PROBLEM TO SOLVE
Can you reproduce the lines below verbatim, from the line with "Observing this photo, would" to the line with "Answer: point 222,100", both included?

DATA ENTRIES
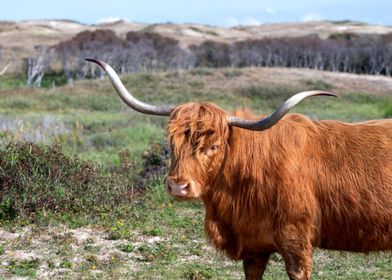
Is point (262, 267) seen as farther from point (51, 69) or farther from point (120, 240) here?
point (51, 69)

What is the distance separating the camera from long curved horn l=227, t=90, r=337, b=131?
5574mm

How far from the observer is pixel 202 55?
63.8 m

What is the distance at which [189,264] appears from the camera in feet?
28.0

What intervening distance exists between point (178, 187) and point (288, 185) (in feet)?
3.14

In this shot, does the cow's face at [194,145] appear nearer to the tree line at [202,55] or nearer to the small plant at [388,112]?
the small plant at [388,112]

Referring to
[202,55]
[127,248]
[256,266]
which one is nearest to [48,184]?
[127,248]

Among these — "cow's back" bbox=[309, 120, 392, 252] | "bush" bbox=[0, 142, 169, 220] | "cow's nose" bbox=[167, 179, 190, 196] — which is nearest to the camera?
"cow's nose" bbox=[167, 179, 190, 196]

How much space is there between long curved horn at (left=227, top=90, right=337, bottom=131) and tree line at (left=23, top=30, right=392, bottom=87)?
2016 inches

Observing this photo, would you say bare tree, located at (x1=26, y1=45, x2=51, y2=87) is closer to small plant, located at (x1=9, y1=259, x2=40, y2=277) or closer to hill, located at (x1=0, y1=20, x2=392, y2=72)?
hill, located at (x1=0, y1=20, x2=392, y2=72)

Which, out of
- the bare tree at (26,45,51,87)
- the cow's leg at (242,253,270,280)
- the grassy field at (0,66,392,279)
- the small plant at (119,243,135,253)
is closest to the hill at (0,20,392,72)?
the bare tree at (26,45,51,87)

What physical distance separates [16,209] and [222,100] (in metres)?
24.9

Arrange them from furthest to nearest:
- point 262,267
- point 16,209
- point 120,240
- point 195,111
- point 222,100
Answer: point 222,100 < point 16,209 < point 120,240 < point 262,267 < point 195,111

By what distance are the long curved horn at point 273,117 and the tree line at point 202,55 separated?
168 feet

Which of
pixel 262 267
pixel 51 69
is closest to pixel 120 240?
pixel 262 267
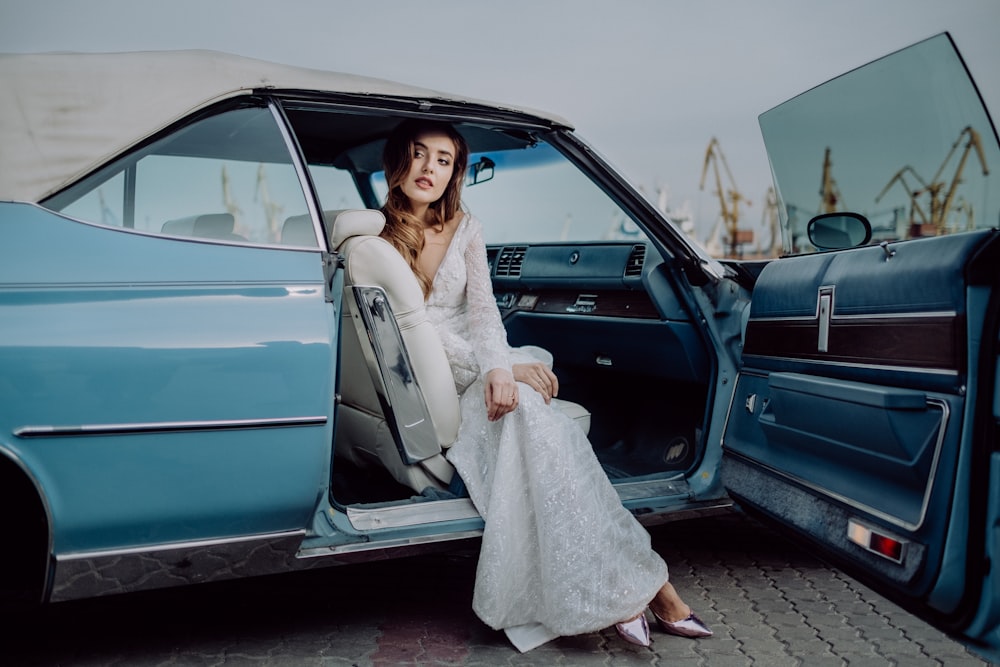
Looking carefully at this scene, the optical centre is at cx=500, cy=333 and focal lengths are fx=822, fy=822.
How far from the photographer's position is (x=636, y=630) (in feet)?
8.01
---
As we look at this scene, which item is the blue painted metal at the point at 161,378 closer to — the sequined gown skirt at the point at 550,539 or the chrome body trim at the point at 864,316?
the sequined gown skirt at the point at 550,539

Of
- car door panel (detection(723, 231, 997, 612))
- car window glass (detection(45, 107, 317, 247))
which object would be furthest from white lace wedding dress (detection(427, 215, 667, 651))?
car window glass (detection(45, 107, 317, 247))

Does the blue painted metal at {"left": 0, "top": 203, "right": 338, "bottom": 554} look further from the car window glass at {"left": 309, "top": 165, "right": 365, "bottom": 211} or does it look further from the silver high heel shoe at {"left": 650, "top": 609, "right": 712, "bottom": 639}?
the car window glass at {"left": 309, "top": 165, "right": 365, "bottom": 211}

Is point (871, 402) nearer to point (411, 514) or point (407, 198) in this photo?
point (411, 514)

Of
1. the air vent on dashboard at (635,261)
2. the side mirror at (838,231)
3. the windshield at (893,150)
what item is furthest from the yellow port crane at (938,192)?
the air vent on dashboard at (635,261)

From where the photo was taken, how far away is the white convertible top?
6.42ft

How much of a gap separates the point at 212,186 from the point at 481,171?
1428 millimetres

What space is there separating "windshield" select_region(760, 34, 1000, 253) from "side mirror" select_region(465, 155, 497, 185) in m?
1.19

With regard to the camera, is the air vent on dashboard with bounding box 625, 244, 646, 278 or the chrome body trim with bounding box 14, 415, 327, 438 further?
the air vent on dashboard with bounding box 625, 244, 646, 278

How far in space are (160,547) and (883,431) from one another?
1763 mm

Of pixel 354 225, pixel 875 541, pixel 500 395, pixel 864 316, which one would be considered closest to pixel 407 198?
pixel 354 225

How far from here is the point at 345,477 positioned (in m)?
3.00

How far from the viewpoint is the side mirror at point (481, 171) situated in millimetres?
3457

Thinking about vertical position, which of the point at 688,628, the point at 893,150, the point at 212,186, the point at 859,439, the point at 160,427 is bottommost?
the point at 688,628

FINAL ANSWER
Observing this photo, would you say bare tree, located at (x1=26, y1=45, x2=51, y2=87) is closer to small plant, located at (x1=9, y1=259, x2=40, y2=277) or closer to hill, located at (x1=0, y1=20, x2=392, y2=72)?
hill, located at (x1=0, y1=20, x2=392, y2=72)

Which, out of
- the bare tree at (26,45,51,87)
- the cow's leg at (242,253,270,280)
- the grassy field at (0,66,392,279)
- the small plant at (119,243,135,253)
is closest to the hill at (0,20,392,72)?
the bare tree at (26,45,51,87)

What physical distance separates [16,209] and [222,100] (in metres)?
24.9

Arrange them from furthest to nearest:
- point 262,267
- point 16,209
- point 120,240
- point 195,111
- point 222,100
Answer: point 222,100 < point 16,209 < point 120,240 < point 262,267 < point 195,111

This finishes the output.